:: Records

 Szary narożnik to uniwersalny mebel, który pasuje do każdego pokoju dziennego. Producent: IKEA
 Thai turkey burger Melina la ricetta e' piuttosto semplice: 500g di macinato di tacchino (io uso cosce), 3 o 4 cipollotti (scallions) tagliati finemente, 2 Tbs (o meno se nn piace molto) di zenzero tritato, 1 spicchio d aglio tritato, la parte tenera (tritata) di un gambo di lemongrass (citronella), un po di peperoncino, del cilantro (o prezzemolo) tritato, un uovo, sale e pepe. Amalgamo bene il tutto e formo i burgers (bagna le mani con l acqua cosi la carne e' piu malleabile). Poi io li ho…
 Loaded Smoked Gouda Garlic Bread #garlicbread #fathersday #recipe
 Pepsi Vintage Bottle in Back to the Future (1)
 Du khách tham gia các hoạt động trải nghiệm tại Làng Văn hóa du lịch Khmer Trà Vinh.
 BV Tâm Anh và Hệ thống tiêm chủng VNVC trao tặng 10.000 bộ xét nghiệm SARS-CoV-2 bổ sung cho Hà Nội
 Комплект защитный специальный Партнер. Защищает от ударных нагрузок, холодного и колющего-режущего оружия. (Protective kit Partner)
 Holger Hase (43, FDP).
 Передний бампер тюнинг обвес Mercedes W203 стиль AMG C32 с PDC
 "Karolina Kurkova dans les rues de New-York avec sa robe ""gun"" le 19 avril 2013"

::::

Exercise requirements: Print the data above exactly as it reads.

Output of the task:
 Szary narożnik to uniwersalny mebel, który pasuje do każdego pokoju dziennego. Producent: IKEA
 Thai turkey burger Melina la ricetta e' piuttosto semplice: 500g di macinato di tacchino (io uso cosce), 3 o 4 cipollotti (scallions) tagliati finemente, 2 Tbs (o meno se nn piace molto) di zenzero tritato, 1 spicchio d aglio tritato, la parte tenera (tritata) di un gambo di lemongrass (citronella), un po di peperoncino, del cilantro (o prezzemolo) tritato, un uovo, sale e pepe. Amalgamo bene il tutto e formo i burgers (bagna le mani con l acqua cosi la carne e' piu malleabile). Poi io li ho…
 Loaded Smoked Gouda Garlic Bread #garlicbread #fathersday #recipe
 Pepsi Vintage Bottle in Back to the Future (1)
 Du khách tham gia các hoạt động trải nghiệm tại Làng Văn hóa du lịch Khmer Trà Vinh.
 BV Tâm Anh và Hệ thống tiêm chủng VNVC trao tặng 10.000 bộ xét nghiệm SARS-CoV-2 bổ sung cho Hà Nội
 Комплект защитный специальный Партнер. Защищает от ударных нагрузок, холодного и колющего-режущего оружия. (Protective kit Partner)
 Holger Hase (43, FDP).
 Передний бампер тюнинг обвес Mercedes W203 стиль AMG C32 с PDC
 "Karolina Kurkova dans les rues de New-York avec sa robe ""gun"" le 19 avril 2013"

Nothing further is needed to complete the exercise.